Interview Sarah Gerster

Elle a attrapé le virus abeille à l’âge de sept ans, lorsque d’autres commençaient à lire des Tintin. A la tête, avec sa mère, de 35 colonies, elle préside aujourd'hui la Société d'apiculture des Franches-Montagnes. Rencontre avec une butineuse de vie.

Le virus abeille, elle l’a attrapé à l’âge de sept ans. Lorsque d’autres commençaient à lire des Tintin, Sarah Gerster a choisi de suivre sa maman qui démarrait dans l’apiculture. Depuis, sa passion des hyménoptères ne l’a pas lâchée. Alors aux études à Zurich, dans le domaine des Sciences assistées par ordinateur, elle décide de s'impliquer davantage dans le travail au rucher, histoire de sortir le nez de ses bouquins. De dix, le nombre est aujourd’hui passé à 35 ruches. Sans compter les jeunes colonies destinées à compléter les pertes hivernales ni l’élevage de reines. Une passion qui, à la belle saison, occupe la statisticienne du Fonds national suisse pour la Recherche quelque trois jours par semaine. De quoi encore lui laisser le temps d’occuper un poste de conseillère communale et de faire un peu de bénévolat au Magasin du Monde de Saignelégier. Rencontre avec une butineuse de vie.

Que représente l’apiculture pour vous ?

Une bouffée d’oxygène et beaucoup de plénitude. Malgré les travaux parfois très physiques, comme le traitement chimique des colonies ou les lourds cadres à manœuvrer, j’ai l’impression que cela me donne davantage d’énergie que cela m’en prend. Il ne faut pas mesurer son temps : on compte généralement 200 heures de travail pour dix colonies. Et tout dépend des travaux que l’on fait soi-même ou non, comme le conditionnement de la cire ou l’élevage de reines. En été je suis au rucher trois jours par semaine. Heureusement, ma mère et moi bénéficions de l’aide des autres membres de la famille et de mon ami.

Votre passion se nourrit-elle principalement de miel ?

Surtout de ma fascination pour les abeilles elles-mêmes. Ouvrir une ruche et apprécier le bourdonnement des hyménoptères, le fonctionnement de la colonie, la propre biologie de l’insecte et son rôle dans l’écologie globale, voilà qui me transporte complétement. Je nourris bien entendu un fort intérêt pour le miel et la cire, deux produits nobles et magnifiques. Mais c’est l’insecte lui-même qui m’intéresse le plus.
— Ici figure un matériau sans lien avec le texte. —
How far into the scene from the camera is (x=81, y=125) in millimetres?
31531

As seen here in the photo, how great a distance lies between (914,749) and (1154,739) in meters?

Comment se porte la Société d’apiculture franc-montagnarde, que vous présidez ?

Plutôt bien. Il y a trois sections dans le Jura, réparties par district, qui comptent en tout quelques 300 membres. La section franc-montagnarde en compte entre 70 et 75. Et quelque 80% des apiculteurs sont affiliés. Le chiffre évolue relativement peu. Dans l’idéal, lorsque les anciens arrêtent leur activité, de nouveaux « jeunes » devraient pouvoir reprendre les ruchers, ce qui se fait la plupart du temps. Je mets d’ailleurs le mot « jeune » entre guillemets car il s’agit parfois aussi de personnes arrivant à proximité de l’âge de la retraite qui se lancent dans l’apiculture. C’est une passion chronophage.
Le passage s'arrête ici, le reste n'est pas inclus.